- **QUESTIONS**
[1] Can you repeat, word for word, the part of the Super Bowl thread that begins at the words "Yeah Baby!!!!!" and stops after "their shit together!"?
[2] Will you carry on the Super Bowl thread, picking up right after its final sentence?

- **EXCERPT TO READ**
# super bowl thread



## Rusty Shackleford

okay. why the hell is there no super bowl thread already?!?!?!?!!??! get in here and discuss, dammit!

what are you drinking??? strohs light and shots of southern comfort. my lady is makin chili tonight


----------



## OhioTC18 RIP

My Lady made chili yesterday so we could have it tonight during the game.


----------



## Rusty Shackleford

awesome!


----------



## pirate_girl

That was one heck of a play!!!!!!!!!!!!!!!!!!


----------



## pirate_girl

Half time!
Will Springsteen suck??


----------



## OhioTC18 RIP

I'm waiting on him to start, so I can go pee. I don't wanna miss the commercials.


----------



## pirate_girl

Tenth Avenue Freeze-Out.. Born To Run?? ick..
Think I'll go reheat the pizza lol


----------



## The Tourist

...sounds like he's running out of breath...


----------



## pirate_girl

There you have it folks.. the official Obama Springsteen support message at the Super Bowl "Working On a Dream"-- did you see the choir?
Now.. Glory Days..
I gotta pee now Jerry...


----------



## Rusty Shackleford

lmfao, pg!

hey see max weinberg on drums!!!??? thats my man!


----------



## OhioTC18 RIP

Working on a Dream sucked, Glory Days was good.
His age is showing in the performance.


----------



## BigAl RIP

1 bourbon 1 scotch 1 beer said:


> okay. why the hell is there no super bowl thread already?!?!?!?!!??! get in here and discuss, dammit


  Ok ..... Why do I even care again . I don't waste my time . Watching paint dry is more fun


----------



## pirate_girl

1 bourbon 1 scotch 1 beer said:


> lmfao, pg!
> 
> hey see max weinberg on drums!!!??? thats my man!


He's damn good.
Ever been to a Springsteen concert 1b?* 4 hrs long!*


----------



## rback33

Who cares about the boss???!!! GO STEELERS!!! Picks 6 BABY!!!!!!

30 Minutes to go!!!

James Harrison for President!!!


----------



## pirate_girl

OhioTC18 said:


> Working on a Dream sucked, Glory Days was good.
> His age is showing in the performance.


I thought Steven Van Zandt was showing his age more.


----------



## pirate_girl

rback33 said:


> Who cares about the boss???!!! GO STEELERS!!! Picks 6 BABY!!!!!!
> 
> 30 Minutes to go!!!
> 
> James Harrison for President!!!


Yeah Baby!!!!!


----------



## Cowboyjg

I saw the Boss at the orange bowl....Killer show. Jennifer Hudson is awesome! Springstine was killer...again! Cards need to get their shit together!

Steak sandwiches and onion rings and a little Gentleman Jack...wooo hoooo


----------



## OhioTC18 RIP

I'm an AFC fan...................




























Unless the Steelers are involved


----------



## k-dog

First I could care less who wins the superbowl, I've pretty much given up on sports because anymore they all seem like WWE wrestling.

I don't know which is worst, the halftime show or the pitiful superbowl.  I just feel like the thing is fixed.  It just has that feel, you know one team dominates then the other one dominates then a breath taking game changing play at the half.  Imagine what would have happen if the refs would have called the holding penalty against the guy holding Kurt Warner's jersey.  Not what the script called for though.  Just like the block in the back by Fitzgerald on Bolden's long catch and run.

- **DATASET SECTION**

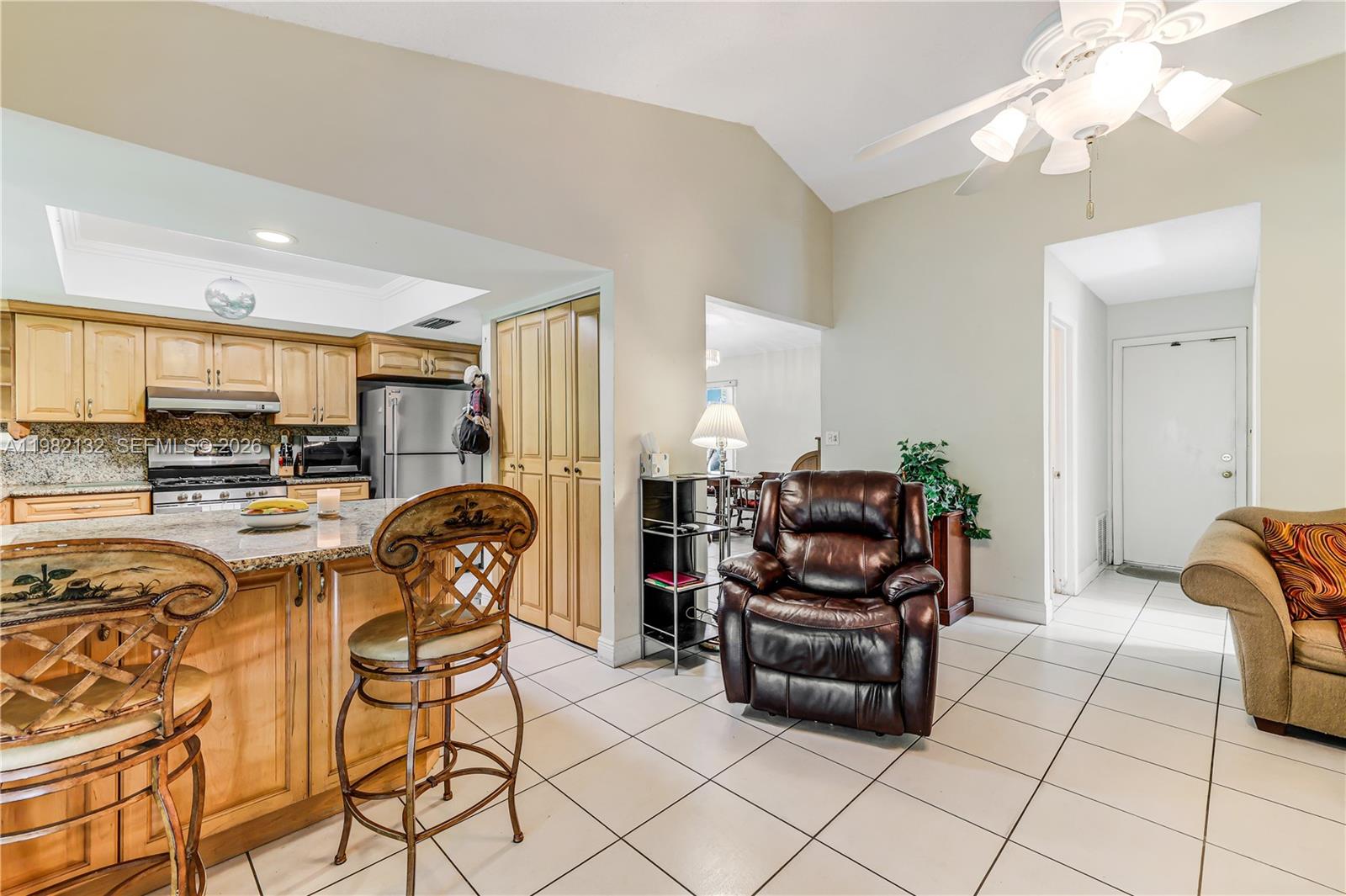 11541 SW 100th St Miami, FL 33176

- **ANSWERS BY ITEM NUMBER**
[1]
Yeah Baby!!!!!


----------



## Cowboyjg

I saw the Boss at the orange bowl....Killer show. Jennifer Hudson is awesome! Springstine was killer...again! Cards need to get their shit together!

[2]
Then the announcers try to talk people watching into believing.

Anyone else notice that mostly small market teams made the playoffs (Giants were an exception), is that coincidence or NFL trying to protect its interest?  Big market teams can hold their own during this trying time in the economy.

Ok, I'm done ranting about superbowl.


----------



## rback33

I should give Jerry negative reps for that.... Where is Dawg at? He should be chiming in here.


----------



## pirate_girl

rback33 said:


> I should give Jerry negative reps for that.... *Where is Dawg at?* He should be chiming in here.


He's sitting in a daze, completely involved in the game


----------



## Av8r3400

pirate_girl said:


> Will Springsteen suck??



Yes.

I turned the channel to the Military channel to watch PBY's.  (My late father flew on these in WW2)  A million times more interesting that commie b@stard.


----------



## pirate_girl

Av8r3400 said:


> Yes.
> 
> I turned the channel to the Military channel to watch PBY's.  (My late father flew on these in WW2)  A million times more interesting that commie b@stard.


I was waiting for you to say something like that.. hehe


----------



## rback33

pirate_girl said:


> He's sitting in a daze, completely involved in the game




You should be hearing it at my house! Laced with trash talk and profanity.. playing on 3 tv's and surround sound....

It was so cute... I turned the game on downstairs and asked Hannah if she was going up to her play room. She said yes and asked if I could come help her. I asked her what she needed help with. She says she wants to watch the game upstairs too.... I am so proud!


----------



## OhioTC18 RIP

rback33 said:


> I should give Jerry negative reps for that.... Where is Dawg at? He should be chiming in here.



He's drunk watching the game


----------



## pirate_girl

haha! ^ go Hannah!


----------



## pirate_girl




----------



## OhioTC18 RIP




----------



## pirate_girl

grrrrrrrr.. it ain't over!!


----------



## OhioTC18 RIP

pirate_girl said:


> grrrrrrrr.. it ain't over!!


I know..............and Ben is good tonight


----------



## pirate_girl

can we say........















STEELERS????!!!!!!!!!!!!!!


----------



## pirate_girl

Yes!!!!


----------



## OhioTC18 RIP

Congrats Steelers !!!!!

Took a Buckeye to save the day with his catch.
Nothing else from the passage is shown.